100.0% of residents lived in urban areas, while 0.0% lived in rural areas.

There were 1,709 households in New York Mills, of which 22.2% had children under the age of 18 living in them. Of all households, 28.0% were married-couple households, 25.3% were households with a male householder and no spouse or partner present, and 37.3% were households with a female householder and no spouse or partner present. About 45.2% of all households were made up of individuals and 20.4% had someone living alone who was 65 years of age or older.

There were 1,913 housing units, of which 10.7% were vacant. The homeowner vacancy rate was 0.7% and the rental vacancy rate was 7.5%.
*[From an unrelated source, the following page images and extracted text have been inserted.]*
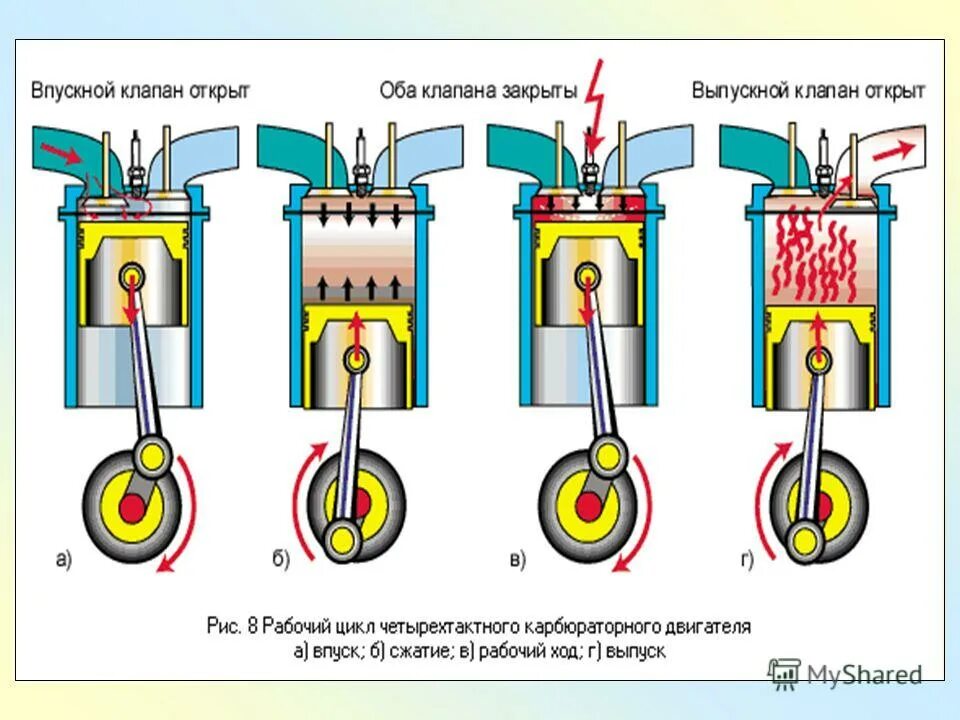 Впускной клапан открыт

Оба клапана закрыты

Выпускной клапан открыт

а)

б)

в)

г)

Рис. 8 Рабочий цикл четырехтактного карбюраторного двигателя
а) впуск; б) сжатие; в) рабочий ход; г) выпуск

MyShared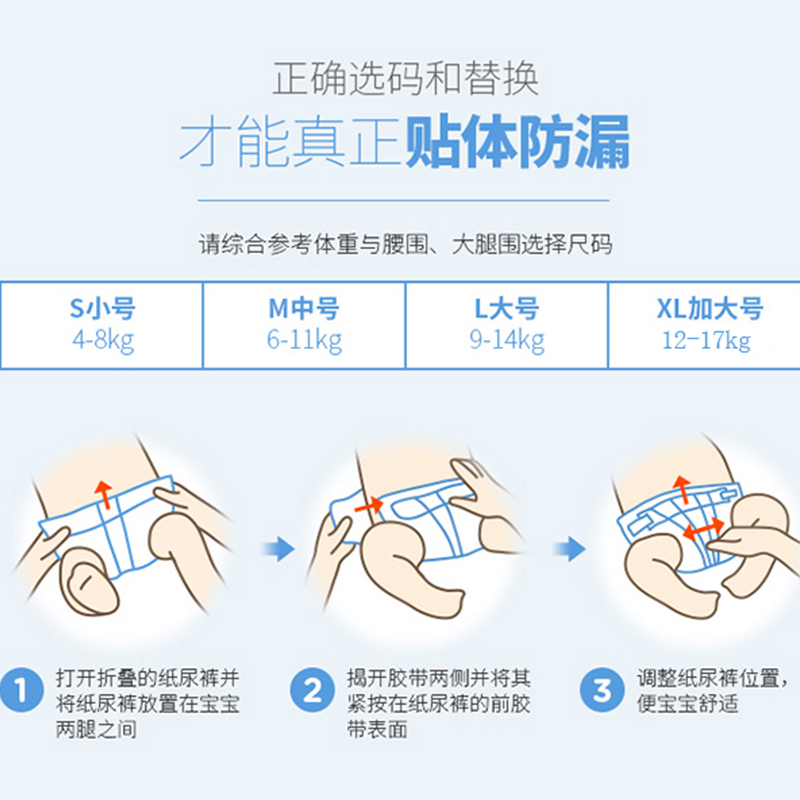 正确选码和替换
才能真正贴体防漏

请综合参考体重与腰围、大腿围选择尺码

| S小号 4-8kg | M中号 6-11kg | L大号 9-14kg | XL加大号 12-17kg |
|---|---|---|---|

1 打开折叠的纸尿裤并将纸尿裤放置在宝宝两腿之间

2 揭开胶带两侧并将其紧按在纸尿裤的前胶带表面

3 调整纸尿裤位置，便宝宝舒适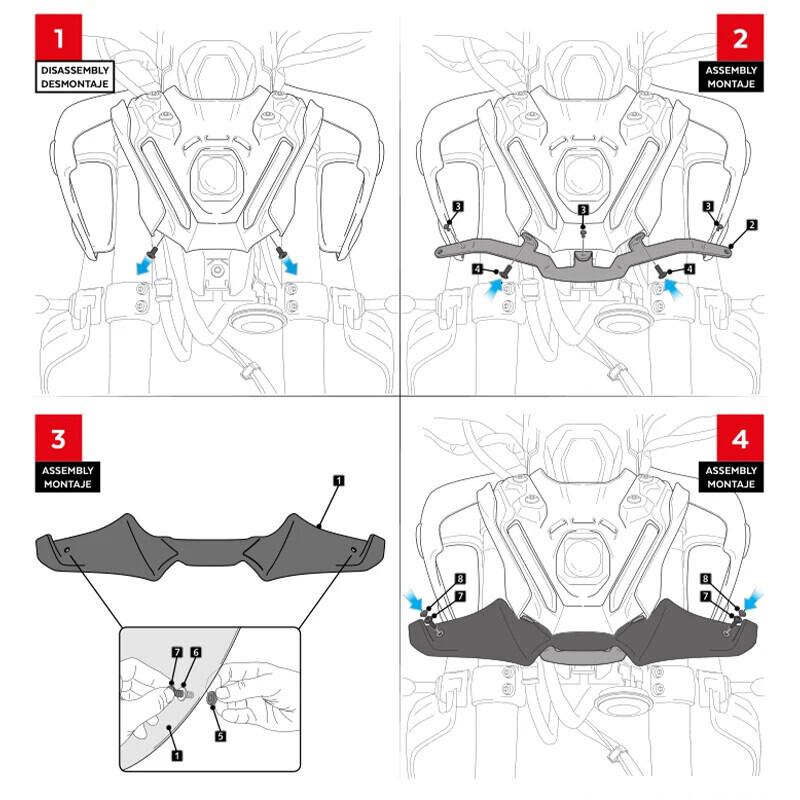 1
DISASSEMBLY
DESMONTAJE

2
ASSEMBLY
MONTAJE

3
3
3
2
4
4

3
ASSEMBLY
MONTAJE

1
7
6
5
1

4
ASSEMBLY
MONTAJE

8
7
8
7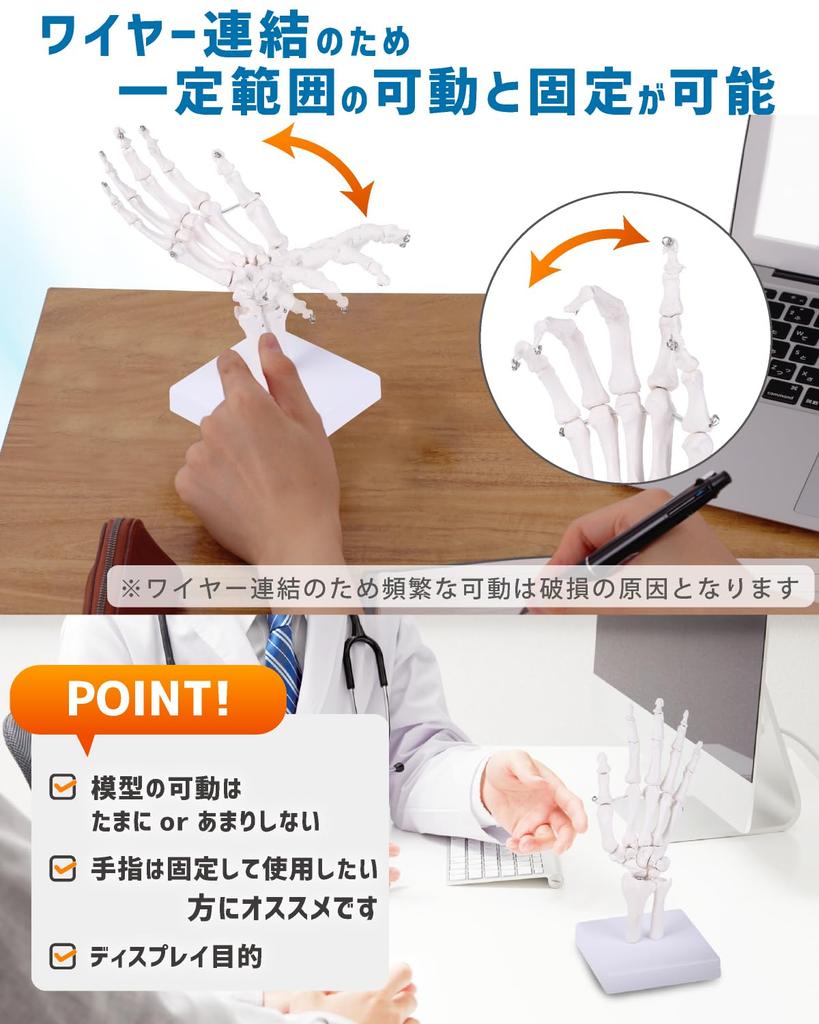 ワイヤー連結のため
一定範囲の可動と固定が可能

※ワイヤー連結のため頻繁な可動は破損の原因となります

POINT!

模型の可動は たまに or あまりしない

手指は固定して使用したい 方にオススメです

ディスプレイ目的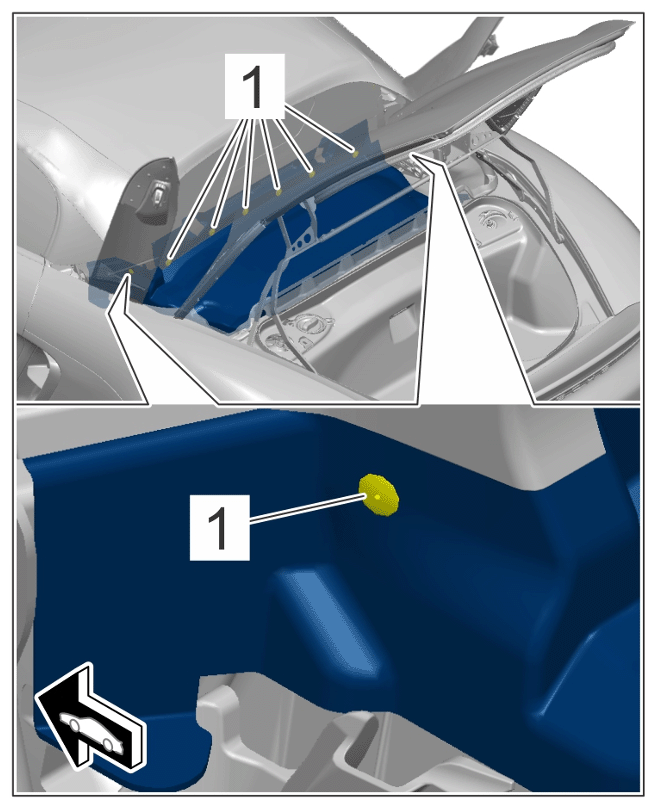 1

1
Racial composition as of the 2020 census
| Race | Number | Percent |
|---|---|---|
| White | 2,915 | 89.9% |
| Black or African American | 101 | 3.1% |
| American Indian and Alaska Native | 4 | 0.1% |
| Asian | 36 | 1.1% |
| Native Hawaiian and Other Pacific Islander | 1 | 0.0% |
| Some other race | 48 | 1.5% |
| Two or more races | 139 | 4.3% |
| Hispanic or Latino (of any race) | 140 | 4.3% |

===2000 census===
As of the census of 2000, there were 3,191 people, 1,550 households, and 806 families residing in the village. The population density was 2,807.6 PD/sqmi. There were 1,633 housing units at an average density of 1,436.8 /sqmi. The racial makeup of the village was 98.21% White, 0.38% African American, 0.06% Native American, 0.34% Asian, 0.03% Pacific Islander, 0.25% from other races, and 0.72% from two or more races. Hispanic or Latino of any race were 1.07% of the population.
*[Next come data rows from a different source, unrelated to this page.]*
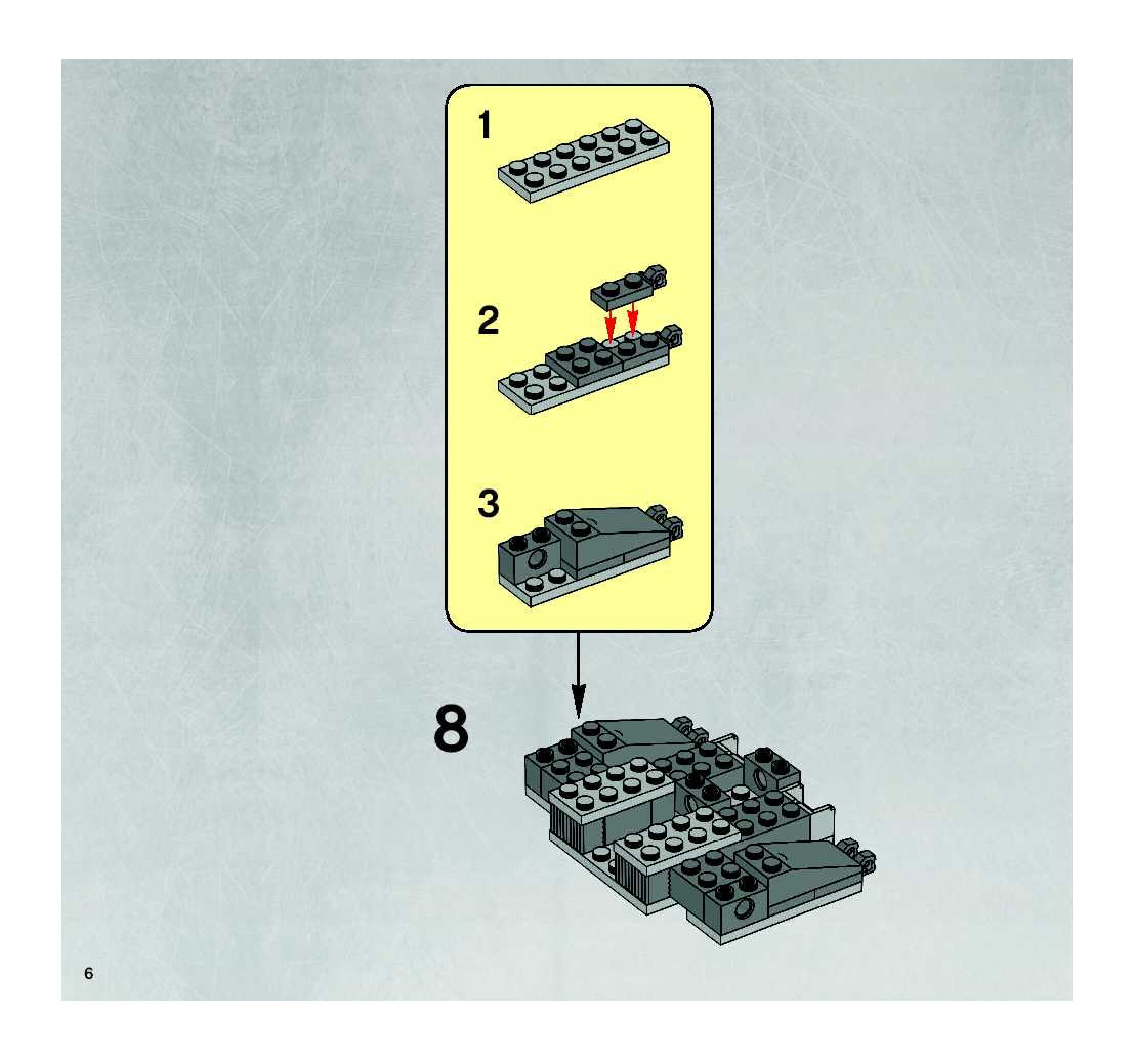 1

2

3

8

6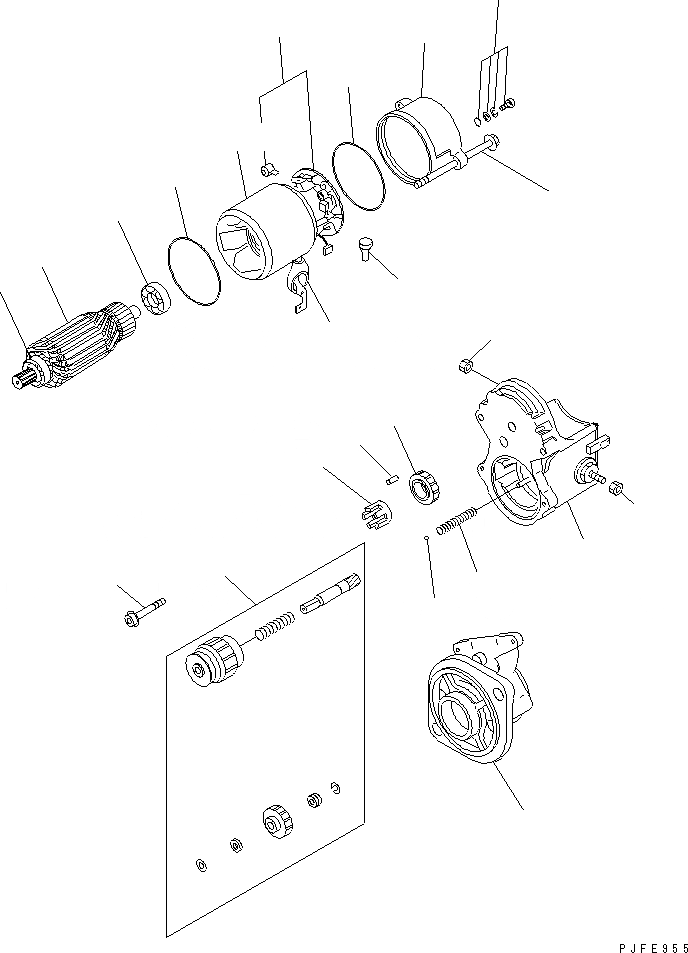 PJFE955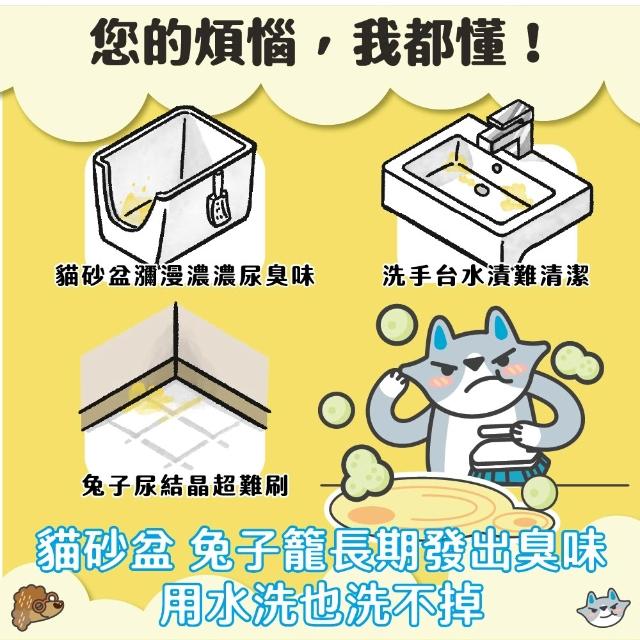 您的煩惱，我都懂！

貓砂盆瀰漫濃濃尿臭味

洗手台水漬難清潔

兔子尿結晶超難刷

貓砂盆 兔子籠長期發出臭味
用水洗也洗不掉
There were 1,550 households, out of which 21.9% had children under the age of 18 living with them, 37.9% were married couples living together, 10.5% had a female householder with no husband present, and 48.0% were non-families. 41.7% of all households were made up of individuals, and 21.4% had someone living alone who was 65 years of age or older. The average household size was 2.06 and the average family size was 2.84.

In the village, the population was spread out, with 18.6% under the age of 18, 7.9% from 18 to 24, 28.1% from 25 to 44, 21.3% from 45 to 64, and 24.0% who were 65 years of age or older. The median age was 42 years. For every 100 females, there were 81.7 males. For every 100 females age 18 and over, there were 78.3 males.

The median income for a household in the village was $30,993, and the median income for a family was $39,779. Males had a median income of $30,000 versus $29,844 for females. The per capita income for the village was $19,793. About 8.6% of families and 10.7% of the population were below the poverty line, including 17.9% of those under age 18 and 6.7% of those age 65 or over.